___ TEXTE À LIRE
Les Elsevier, imprimeurs
hollandais du XVIIe siècle, se sont rendus célèbres
par la beauté des éditions qu'ils ont publiées
et qui sont encore recherchées et payées fort cher par
les amateurs.
Leur véritable nom était Elsevier ou Elzevier, comme
on le lit en tête de la plupart de leurs éditions françaises
; mais, dans les éditions latines, suivant la méthode
usitée à cette époque, ils le latinisaient et l'écrivaient
Elzevirius ; de là vient qu'on les a longtemps appelés
et qu'on les appelle encore quelquefois Elzevir.
Louis Ier
Elsevier (1540-1617)
Louis Ier Elsevier
est celui qui ouvre la carrière où ses descendants devaient
acquérir une si grande renommée. Il ne paraît pas
néanmoins avoir exercé la profession d'imprimeur.
Né à Louvain, vers 1540, il y fut relieur, et alla, en
1580, s'établir libraire à Leyde : mais il avait des boutiques
ou des correspondants à Francfort, à Dordrecht, à
Paris, etc. ; car son nom se lit sur des ouvrages imprimés dans
ces villes.
Il adopta pour marque typographique un aigle sur un cippe, tenant dans
ses griffes un faisceau de sept flèches, avec cette devise autour
: Concordia res parvae crescunt (les petites choses s'accroissent
par la concorde). C'étaient les armes des provinces unies de
la Hollande, qui venaient de se soustraire à la domination de.
l'Espagne.
Quant au blason nobiliaire dont quelques Elsevier ont fait usage, c'était,
dit-on, celui d'une famille française De Verbois ou De Verdun,
à laquelle appartenait Mayke Duverdyn, femme de Louis Elsevier.
Des sept fils de Louis, qui mourut le 4 février 1617, cinq suivirent
la profession de leur père : Matthys ou Mathieu, Louis II, Gilles
(Aegidius), Joost (Josse ou Juste), Bonaventure (1).
- Mathieu, mort le 6 décembre 1640, laisse trois fils : Abraham,
Isaac et Jacob.
______
___ LIGNES FOURNIES
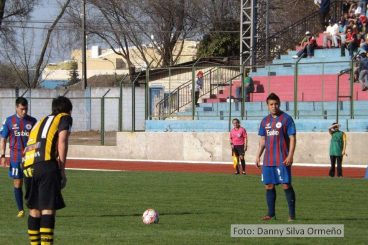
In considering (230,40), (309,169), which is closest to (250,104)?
(309,169)

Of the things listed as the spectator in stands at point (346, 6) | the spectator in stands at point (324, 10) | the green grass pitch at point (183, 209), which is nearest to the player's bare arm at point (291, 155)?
the green grass pitch at point (183, 209)

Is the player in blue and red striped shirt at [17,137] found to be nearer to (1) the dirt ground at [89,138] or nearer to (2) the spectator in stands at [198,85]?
(2) the spectator in stands at [198,85]

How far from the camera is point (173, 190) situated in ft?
71.7

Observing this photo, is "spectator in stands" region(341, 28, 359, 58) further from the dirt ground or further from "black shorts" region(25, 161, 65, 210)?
"black shorts" region(25, 161, 65, 210)

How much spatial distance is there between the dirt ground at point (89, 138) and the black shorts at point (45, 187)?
3302 centimetres

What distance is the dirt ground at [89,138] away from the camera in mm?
45531

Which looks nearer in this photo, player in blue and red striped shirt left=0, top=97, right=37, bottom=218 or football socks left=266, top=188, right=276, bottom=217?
football socks left=266, top=188, right=276, bottom=217

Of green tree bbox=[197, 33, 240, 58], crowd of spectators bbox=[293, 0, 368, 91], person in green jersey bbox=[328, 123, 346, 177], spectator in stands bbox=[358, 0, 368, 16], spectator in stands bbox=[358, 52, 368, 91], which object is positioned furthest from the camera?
green tree bbox=[197, 33, 240, 58]

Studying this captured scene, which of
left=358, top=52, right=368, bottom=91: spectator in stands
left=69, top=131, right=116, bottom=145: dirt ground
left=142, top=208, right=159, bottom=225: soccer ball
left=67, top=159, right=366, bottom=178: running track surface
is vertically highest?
left=358, top=52, right=368, bottom=91: spectator in stands

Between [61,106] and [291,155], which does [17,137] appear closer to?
[291,155]

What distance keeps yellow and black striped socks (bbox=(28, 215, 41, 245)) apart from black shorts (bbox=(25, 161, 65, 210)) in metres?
0.17

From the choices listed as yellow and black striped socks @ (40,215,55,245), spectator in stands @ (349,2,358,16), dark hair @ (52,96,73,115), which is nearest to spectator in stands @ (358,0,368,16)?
spectator in stands @ (349,2,358,16)

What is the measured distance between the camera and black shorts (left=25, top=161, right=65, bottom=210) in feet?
36.6

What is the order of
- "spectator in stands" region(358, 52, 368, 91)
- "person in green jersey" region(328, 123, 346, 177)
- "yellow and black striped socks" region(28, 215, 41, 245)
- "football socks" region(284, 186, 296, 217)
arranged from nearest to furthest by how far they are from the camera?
1. "yellow and black striped socks" region(28, 215, 41, 245)
2. "football socks" region(284, 186, 296, 217)
3. "person in green jersey" region(328, 123, 346, 177)
4. "spectator in stands" region(358, 52, 368, 91)
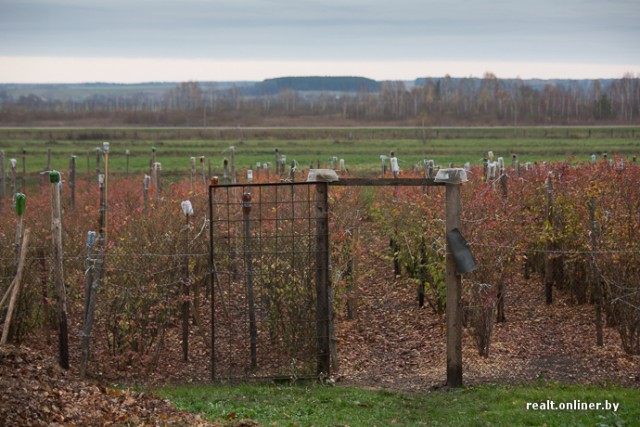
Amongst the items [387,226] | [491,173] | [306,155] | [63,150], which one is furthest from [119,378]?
[63,150]

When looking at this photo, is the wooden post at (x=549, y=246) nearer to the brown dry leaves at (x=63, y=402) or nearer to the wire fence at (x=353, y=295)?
______
### CONSIGNE
Extrayez sans modification le passage du texte sur les Elsevier qui commence aux mots « Les Elsevier, imprimeurs » et s'arrête après les mots « encore quelquefois Elzevir. ». Les lignes forment un matériau indépendant du texte sur les Elsevier.

### RÉSULTAT OBTENU
Les Elsevier, imprimeurs
hollandais du XVIIe siècle, se sont rendus célèbres
par la beauté des éditions qu'ils ont publiées
et qui sont encore recherchées et payées fort cher par
les amateurs.
Leur véritable nom était Elsevier ou Elzevier, comme
on le lit en tête de la plupart de leurs éditions françaises
; mais, dans les éditions latines, suivant la méthode
usitée à cette époque, ils le latinisaient et l'écrivaient
Elzevirius ; de là vient qu'on les a longtemps appelés
et qu'on les appelle encore quelquefois Elzevir.